• 수행할 작업: 목록의 모든 줄에서 "Building Photo" 표현을 "Exterior View" 표현으로 바꾸고 나머지는 그대로 다시 쓰세요. 답에는 그림을 넣지 말고 글만 적으세요.

================

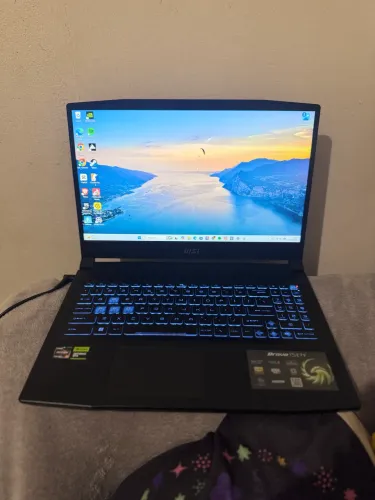 Notebook msi bravo 15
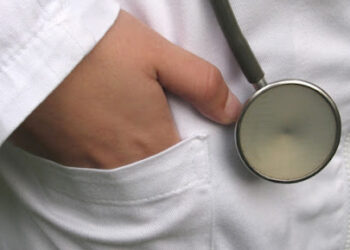 صحّة: عمادة الأطباء تُقرّر تعليق العمل بالتعريفة الجديدة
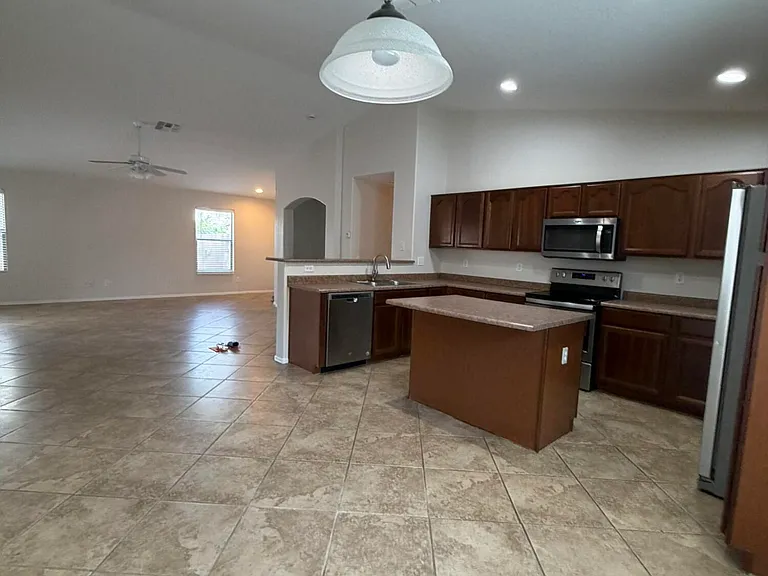 352 W Gascon Rd — Photo 4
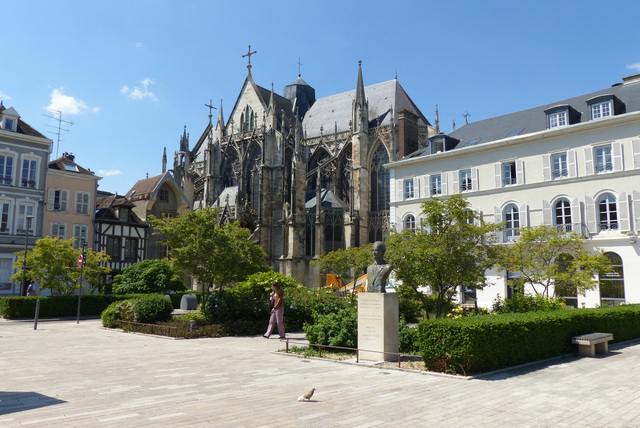 Basilique Saint-Urbain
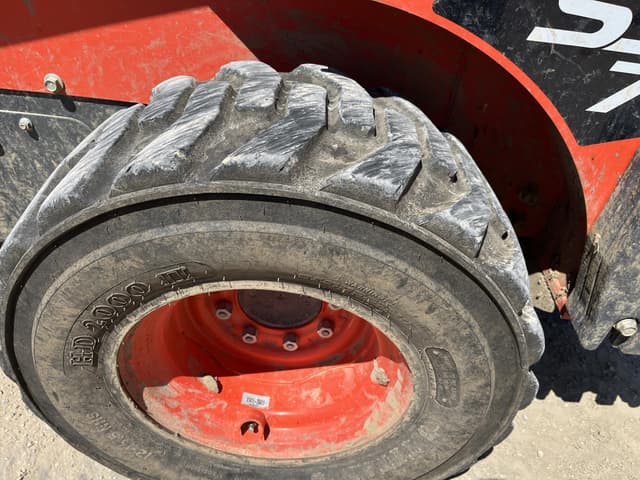 Image of Kubota SSV75 equipment image 4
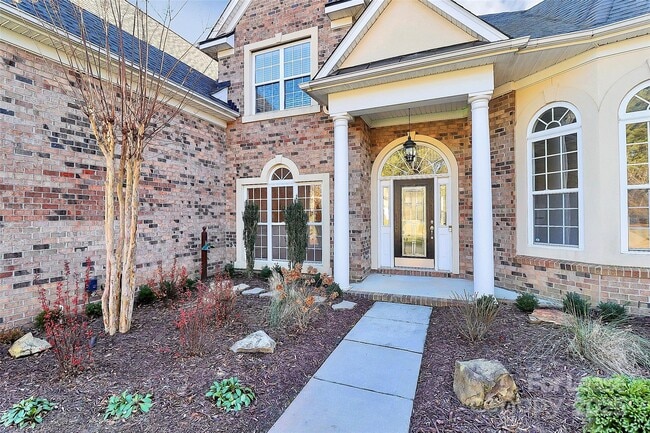 9607 Royal Colony Dr in Waxhaw, NC - Building Photo - Building Photo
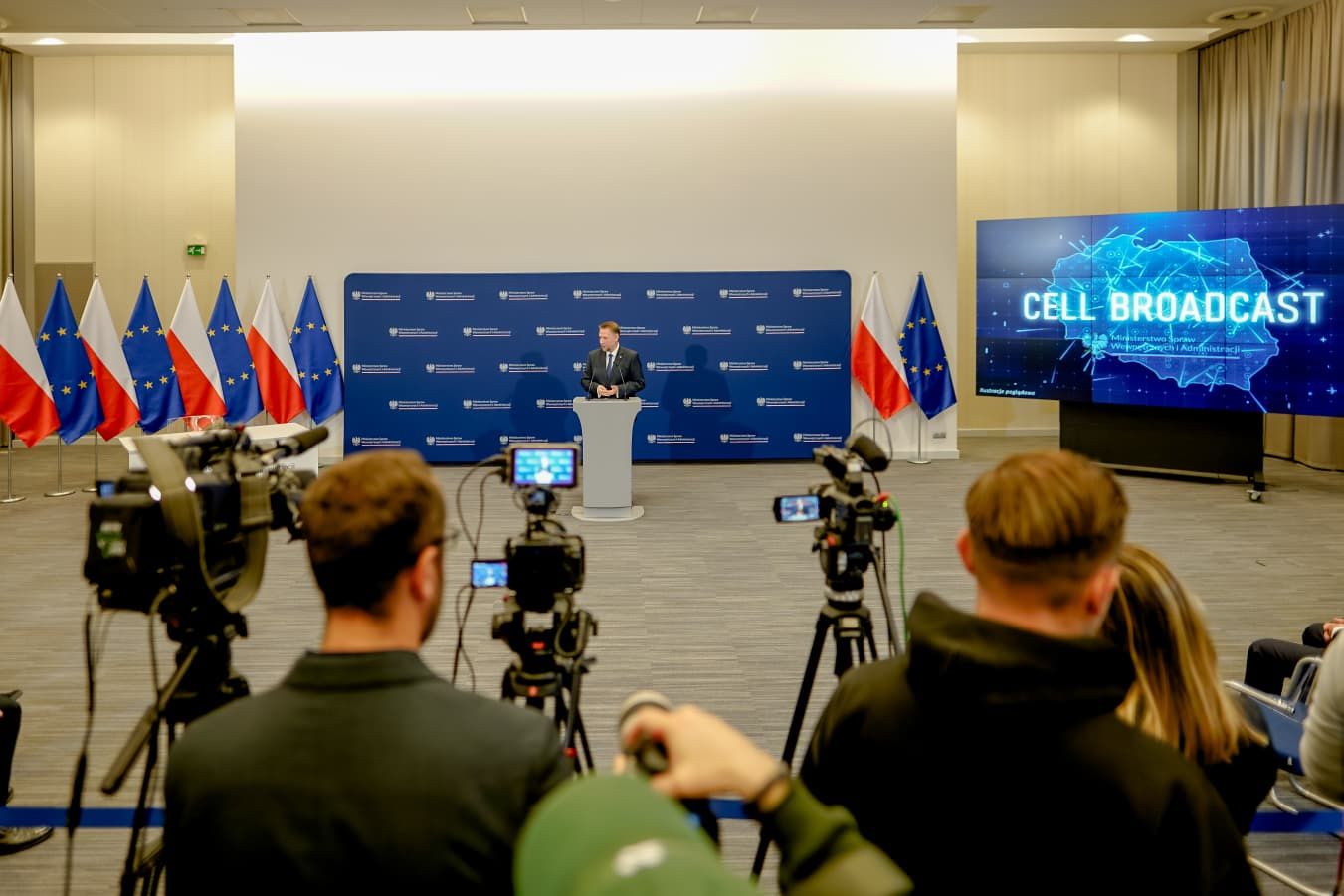 Minister Marcin Kierwiński podpisał list intencyjny ws. systemu ostrzegania ludności cywilnej Cell Broadcast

================

• 해답:
 Notebook msi bravo 15
 صحّة: عمادة الأطباء تُقرّر تعليق العمل بالتعريفة الجديدة
 352 W Gascon Rd — Photo 4
 Basilique Saint-Urbain
 Image of Kubota SSV75 equipment image 4
 9607 Royal Colony Dr in Waxhaw, NC - Exterior View - Exterior View
 Minister Marcin Kierwiński podpisał list intencyjny ws. systemu ostrzegania ludności cywilnej Cell Broadcast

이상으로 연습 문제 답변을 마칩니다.